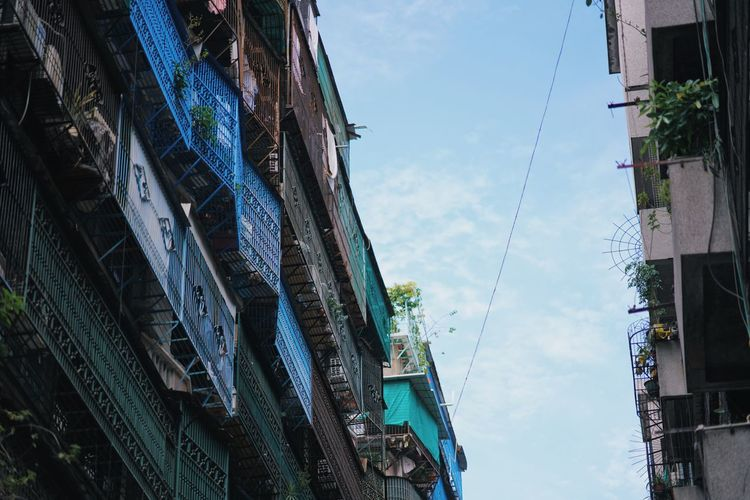 Low angle view of hanging amidst buildings against sky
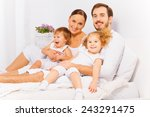 smiling parents on bed with two ... | Shutterstock . vector #243291475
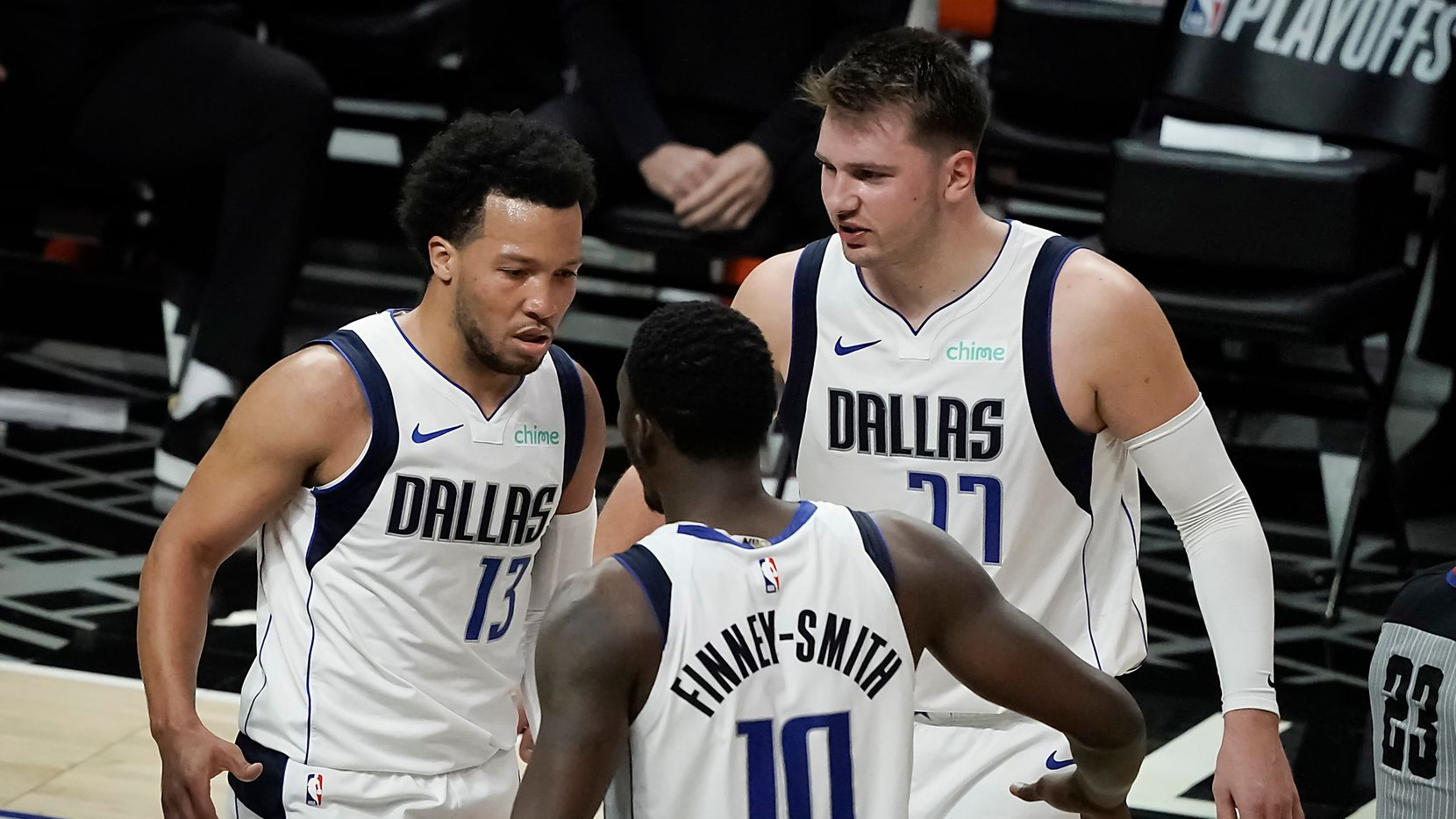Dallas Mavericks guard Jalen Brunson celebrates with forward Dorian Finney-Smith (10) and guard Luka Doncic (77) after scoring and picking up an and-one foul during the second half of an NBA playoff basketball game against the LA Clippers at Staples Center on Saturday, May 22, 2021, in Los Angeles. The Mavericks won the game 113-103.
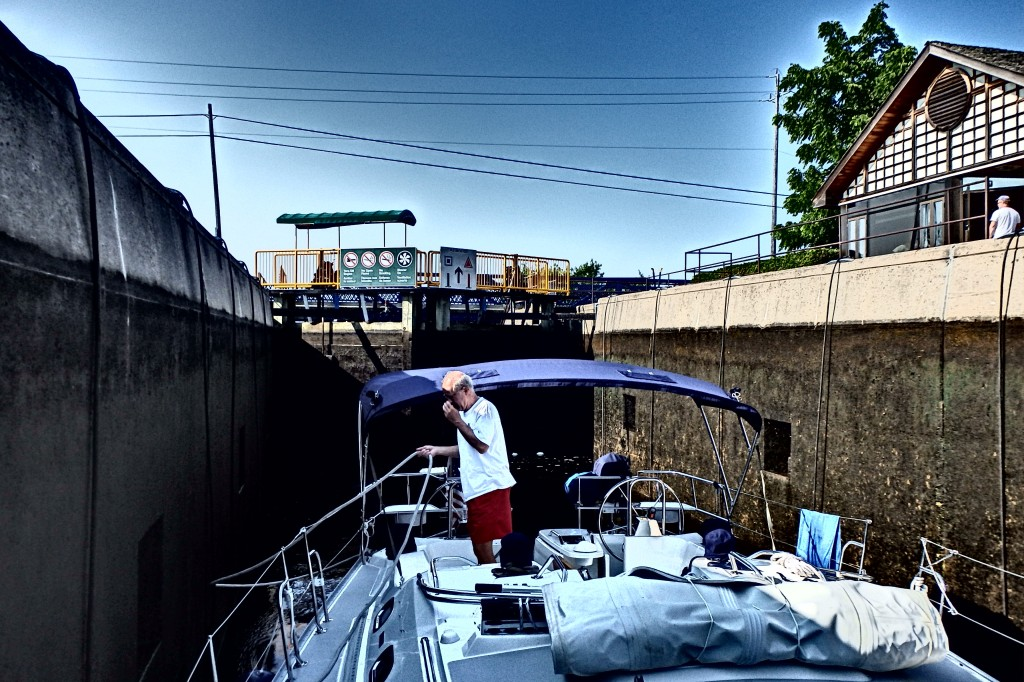 At the bottom of the lock.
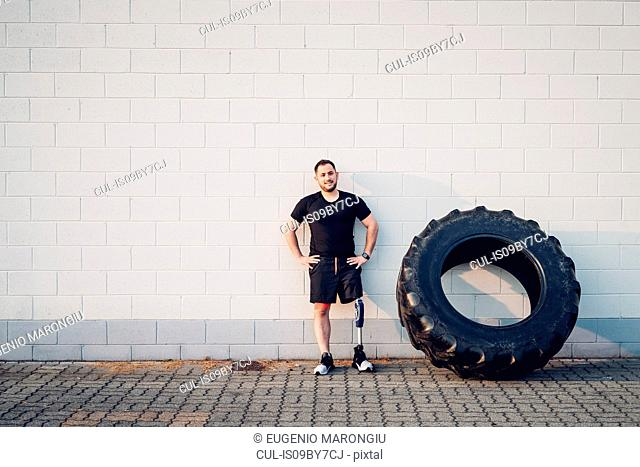 Man with prosthetic leg leaning on wall beside training tyre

_Problem_. Leave out the pictures, and retype exactly the lines from the one containing "Dallas Mavericks guard" through the last line of the data above, no more and no less.

_Expected answer_.
Dallas Mavericks guard Jalen Brunson celebrates with forward Dorian Finney-Smith (10) and guard Luka Doncic (77) after scoring and picking up an and-one foul during the second half of an NBA playoff basketball game against the LA Clippers at Staples Center on Saturday, May 22, 2021, in Los Angeles. The Mavericks won the game 113-103.
 At the bottom of the lock.
 Man with prosthetic leg leaning on wall beside training tyre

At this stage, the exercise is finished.